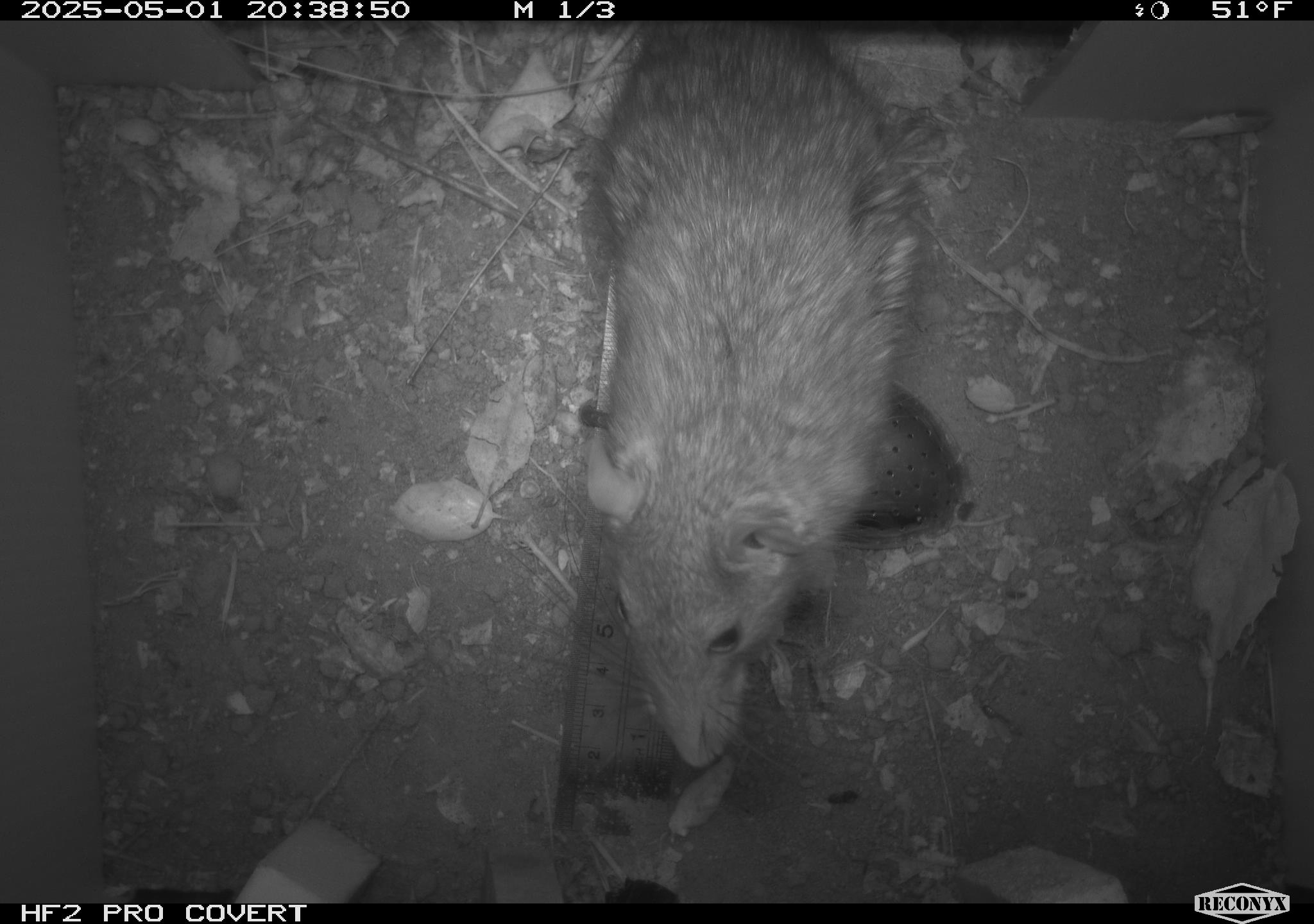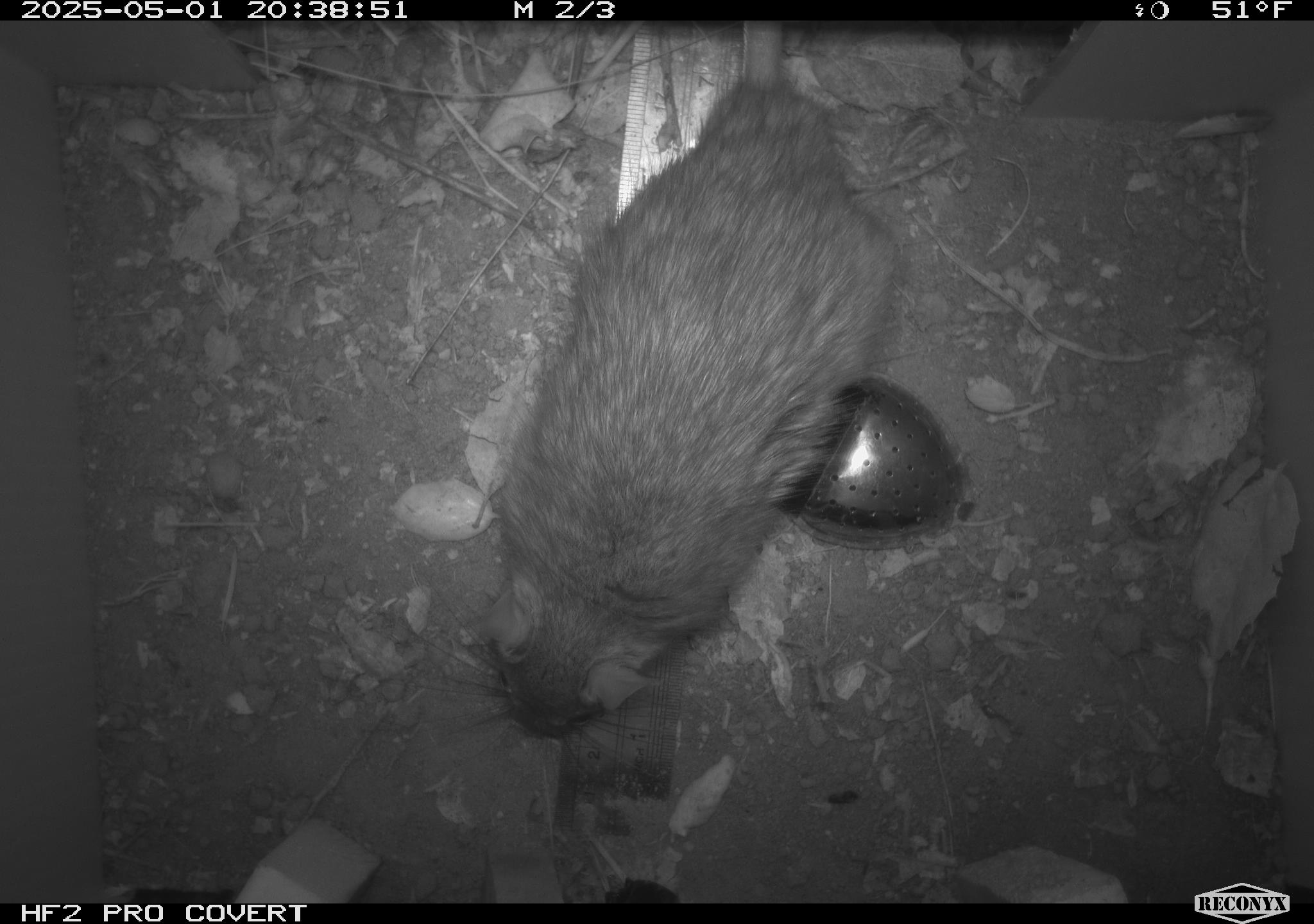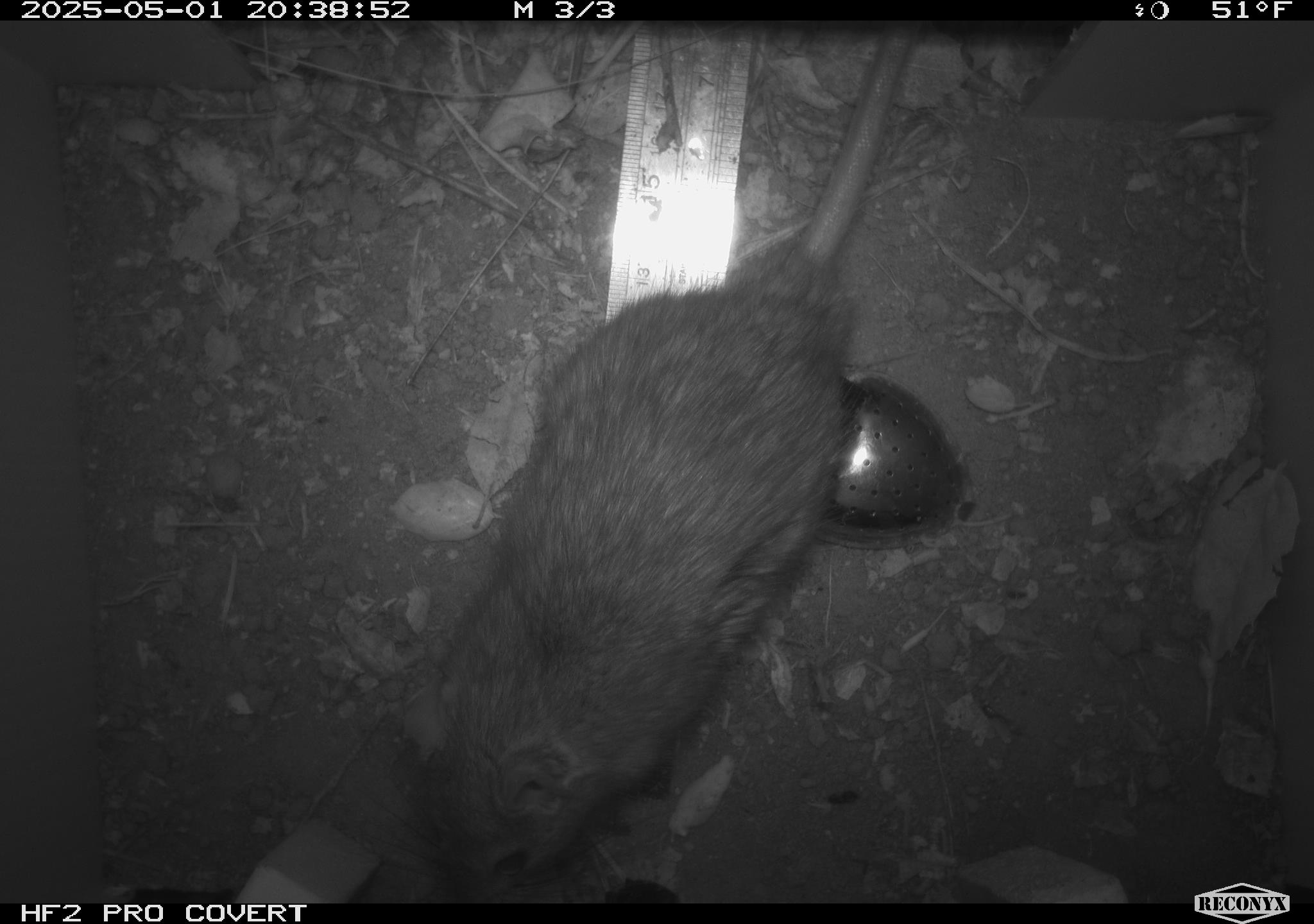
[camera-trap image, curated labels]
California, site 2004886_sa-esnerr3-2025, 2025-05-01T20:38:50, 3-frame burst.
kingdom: Animalia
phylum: Chordata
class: Mammalia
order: Rodentia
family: Muridae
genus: Rattus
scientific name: Rattus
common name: rat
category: rattus species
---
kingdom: Animalia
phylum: Chordata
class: Mammalia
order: Rodentia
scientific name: Rodentia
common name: rodent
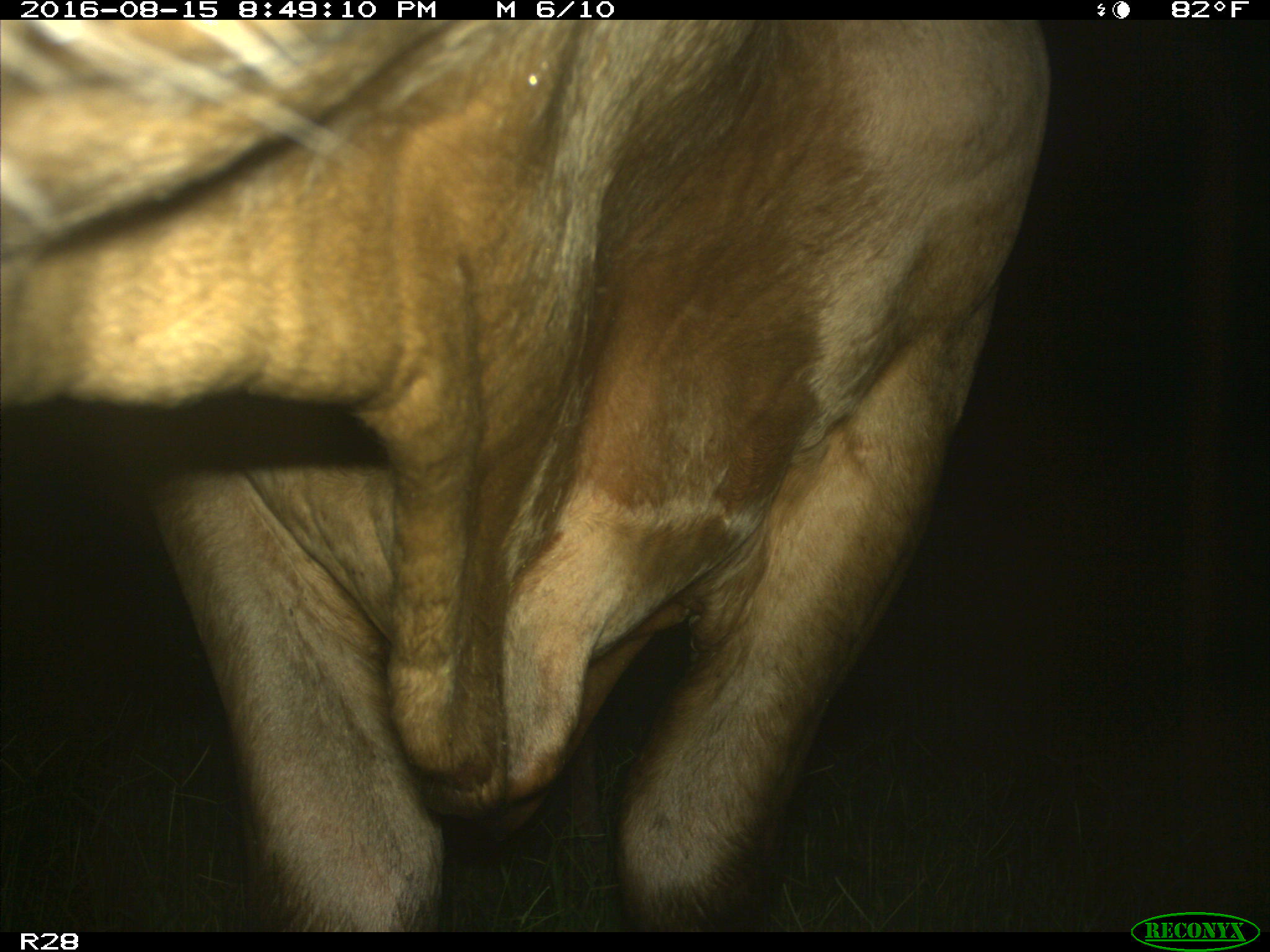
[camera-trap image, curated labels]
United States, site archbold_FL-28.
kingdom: Animalia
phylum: Chordata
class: Mammalia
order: Artiodactyla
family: Bovidae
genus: Bos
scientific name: Bos taurus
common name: domestic cow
Bos taurus (domestic cow).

■ Exercise instructions ■
Please retype exactly the lines from the line containing "family: Muridae" through the final line of the records above, inclusive, leaving out any pictures.

■ Solution to the problem ■
family: Muridae
genus: Rattus
scientific name: Rattus
common name: rat
category: rattus species
---
kingdom: Animalia
phylum: Chordata
class: Mammalia
order: Rodentia
scientific name: Rodentia
common name: rodent
[camera-trap image, curated labels]
United States, site archbold_FL-28.
kingdom: Animalia
phylum: Chordata
class: Mammalia
order: Artiodactyla
family: Bovidae
genus: Bos
scientific name: Bos taurus
common name: domestic cow
Bos taurus (domestic cow).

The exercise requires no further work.